Causal Inference

Causal inference is a framework of statistical methods and principles aimed at identifying genuine cause-and-effect relationships between variables, rather than mere correlations. While two variables may move together in data, causal inference asks whether changing one variable actually produces a change in another. This distinction is critical: a model that learns correlations may fail catastrophically when deployed in environments where the underlying causal structure differs from training data, making causal reasoning increasingly important in machine learning.

The field draws on two major formal frameworks. The potential outcomes framework, developed by Neyman and later expanded by Rubin, reasons about what would have happened to a unit under different treatments — a counterfactual perspective.
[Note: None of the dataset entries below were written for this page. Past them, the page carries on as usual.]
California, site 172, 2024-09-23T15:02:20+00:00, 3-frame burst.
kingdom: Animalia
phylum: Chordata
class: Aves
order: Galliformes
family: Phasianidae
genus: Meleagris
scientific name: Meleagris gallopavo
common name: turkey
Judea Pearl's structural causal models and do-calculus provide a complementary graphical approach, using directed acyclic graphs (DAGs) to encode assumptions about causal structure and derive identifiable causal quantities from observational data. Together, these frameworks give practitioners rigorous tools for asking and answering causal questions.
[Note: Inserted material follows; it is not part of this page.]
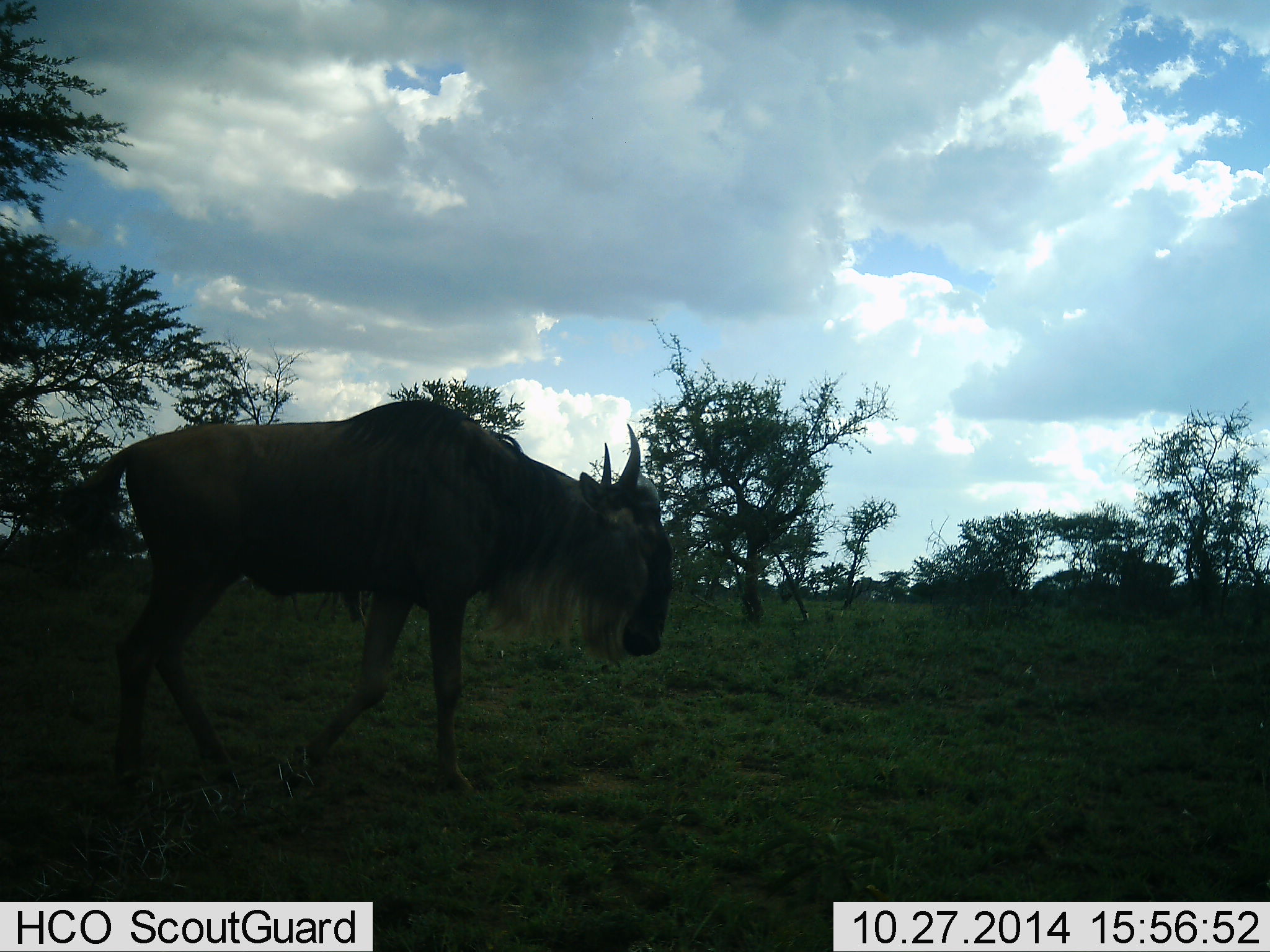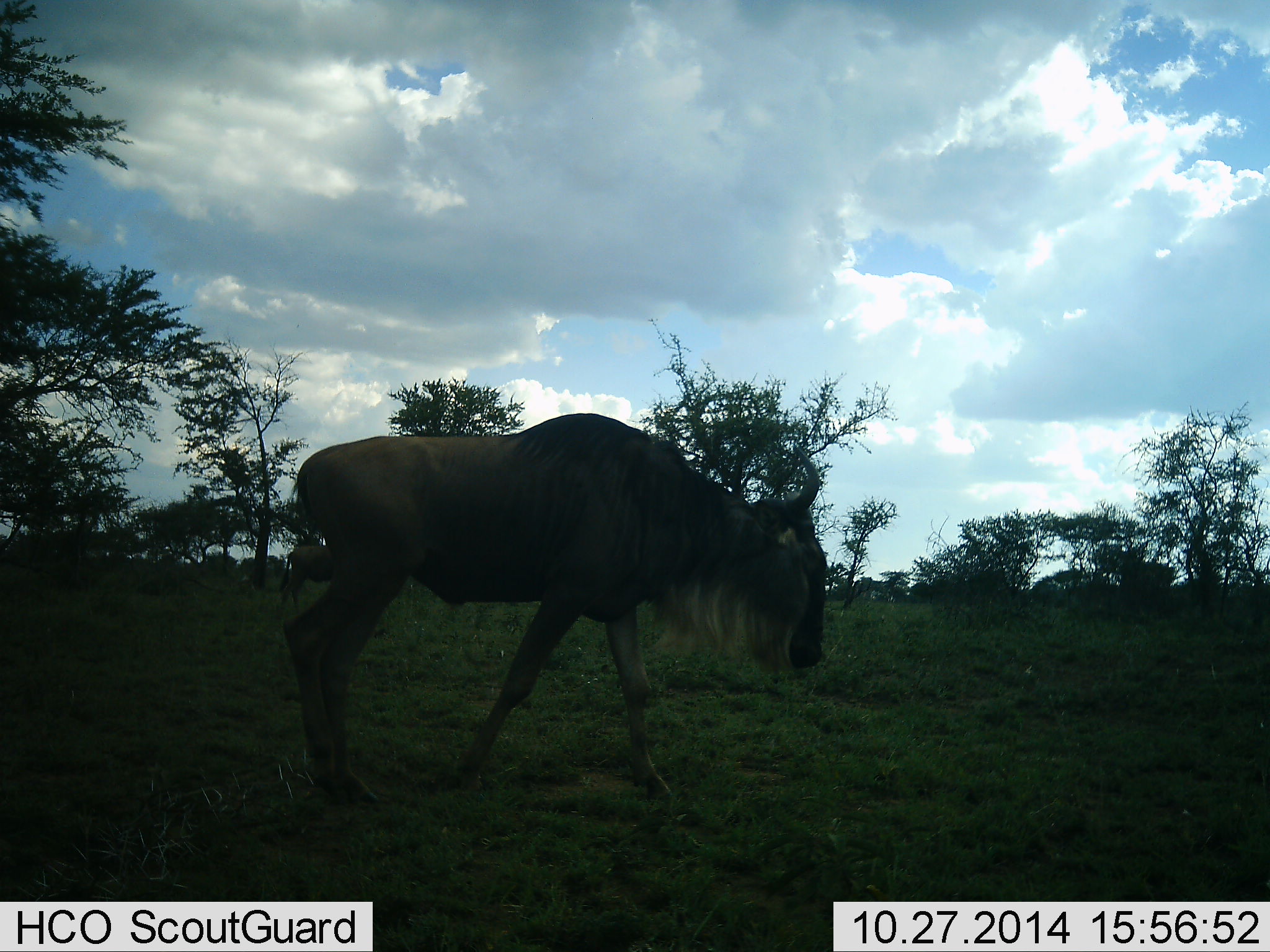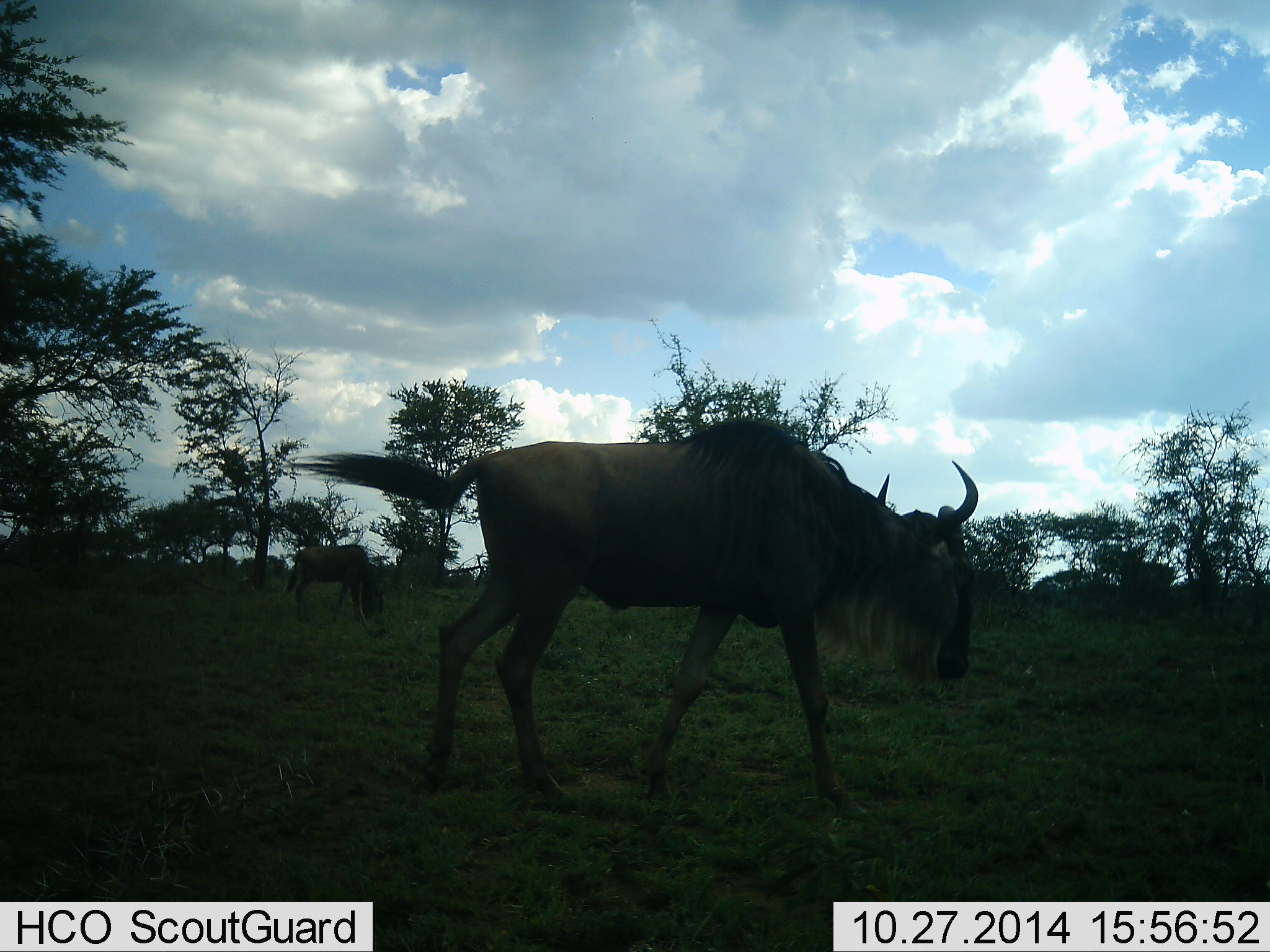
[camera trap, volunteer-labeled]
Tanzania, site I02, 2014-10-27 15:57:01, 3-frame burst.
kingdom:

In practice, causal inference relies on techniques such as randomized controlled trials (the gold standard), instrumental variables, regression discontinuity designs, difference-in-differences, and propensity score matching. Each method addresses the fundamental challenge of confounding — the presence of variables that influence both the treatment and the outcome, creating spurious associations. When randomization is impossible, these quasi-experimental methods attempt to approximate the conditions of a controlled experiment using observational data.
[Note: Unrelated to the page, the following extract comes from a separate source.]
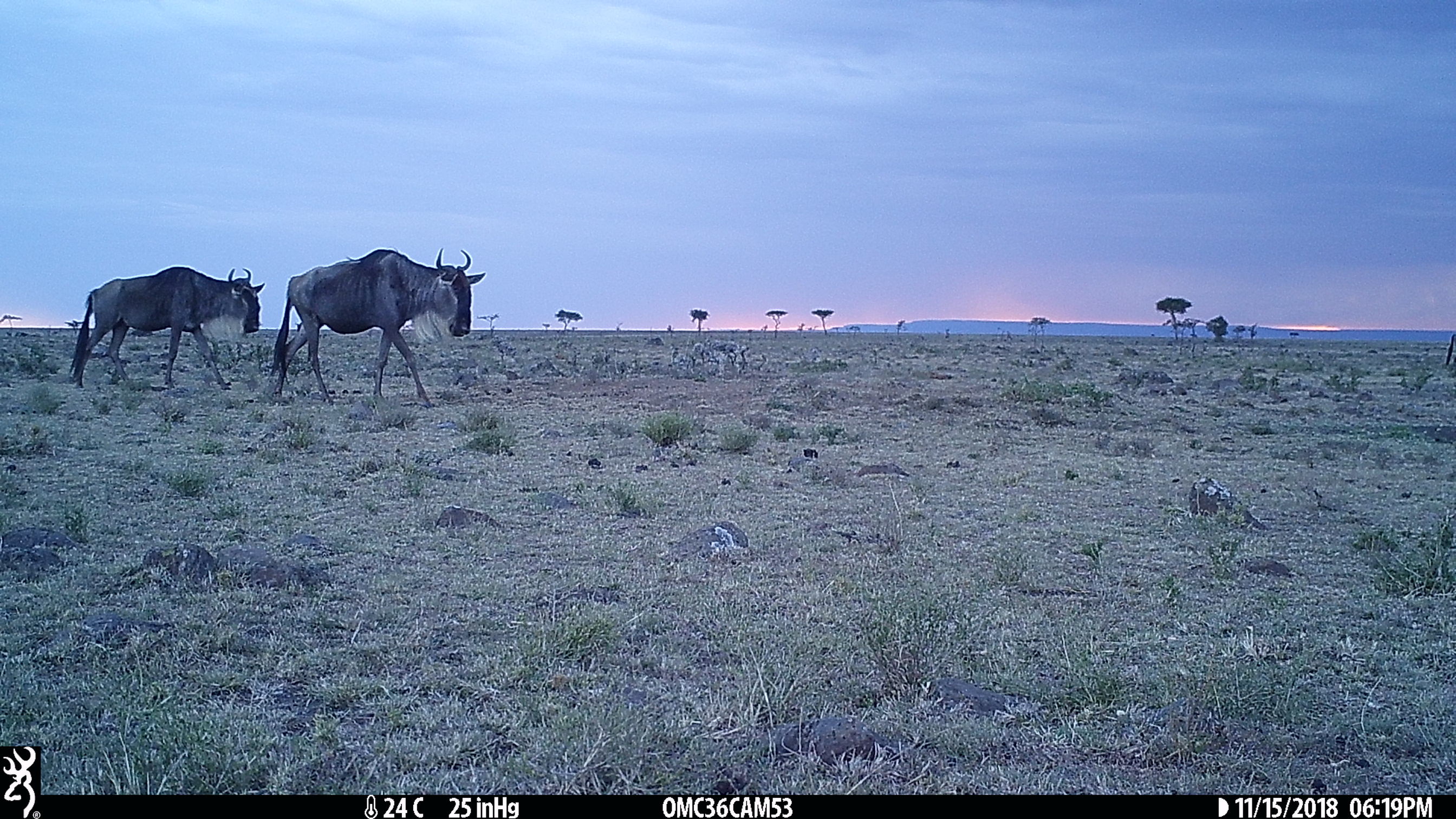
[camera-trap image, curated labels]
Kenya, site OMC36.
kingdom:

Causal inference has become increasingly central to machine learning research, particularly in areas like algorithmic fairness, domain generalization, and reinforcement learning. Models trained purely on observational data can inherit and amplify spurious correlations, leading to poor generalization and harmful decisions. By incorporating causal structure, researchers aim to build systems that are more robust, interpretable, and capable of reasoning about interventions — not just predicting outcomes under the status quo. As ML systems are deployed in high-stakes domains like healthcare, economics, and policy, the ability to distinguish causation from correlation is no longer optional.